● **Work item**
Each line from the start of the records through the line containing "common name: mouse" is to be transcribed exactly, and no other line is to be included.
** Supplied records follows **
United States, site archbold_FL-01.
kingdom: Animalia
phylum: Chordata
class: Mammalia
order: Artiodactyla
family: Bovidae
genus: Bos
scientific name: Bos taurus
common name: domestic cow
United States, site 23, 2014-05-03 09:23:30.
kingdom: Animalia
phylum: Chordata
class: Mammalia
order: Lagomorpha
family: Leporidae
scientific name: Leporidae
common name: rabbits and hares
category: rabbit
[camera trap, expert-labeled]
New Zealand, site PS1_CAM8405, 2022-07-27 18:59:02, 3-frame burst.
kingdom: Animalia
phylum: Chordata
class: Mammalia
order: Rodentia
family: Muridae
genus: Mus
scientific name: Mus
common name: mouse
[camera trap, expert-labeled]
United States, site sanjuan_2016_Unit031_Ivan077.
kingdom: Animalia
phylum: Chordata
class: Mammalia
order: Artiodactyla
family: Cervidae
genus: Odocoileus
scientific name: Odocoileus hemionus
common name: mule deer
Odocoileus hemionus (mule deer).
** End of Supplied records **
● **Result below**
United States, site archbold_FL-01.
kingdom: Animalia
phylum: Chordata
class: Mammalia
order: Artiodactyla
family: Bovidae
genus: Bos
scientific name: Bos taurus
common name: domestic cow
United States, site 23, 2014-05-03 09:23:30.
kingdom: Animalia
phylum: Chordata
class: Mammalia
order: Lagomorpha
family: Leporidae
scientific name: Leporidae
common name: rabbits and hares
category: rabbit
[camera trap, expert-labeled]
New Zealand, site PS1_CAM8405, 2022-07-27 18:59:02, 3-frame burst.
kingdom: Animalia
phylum: Chordata
class: Mammalia
order: Rodentia
family: Muridae
genus: Mus
scientific name: Mus
common name: mouse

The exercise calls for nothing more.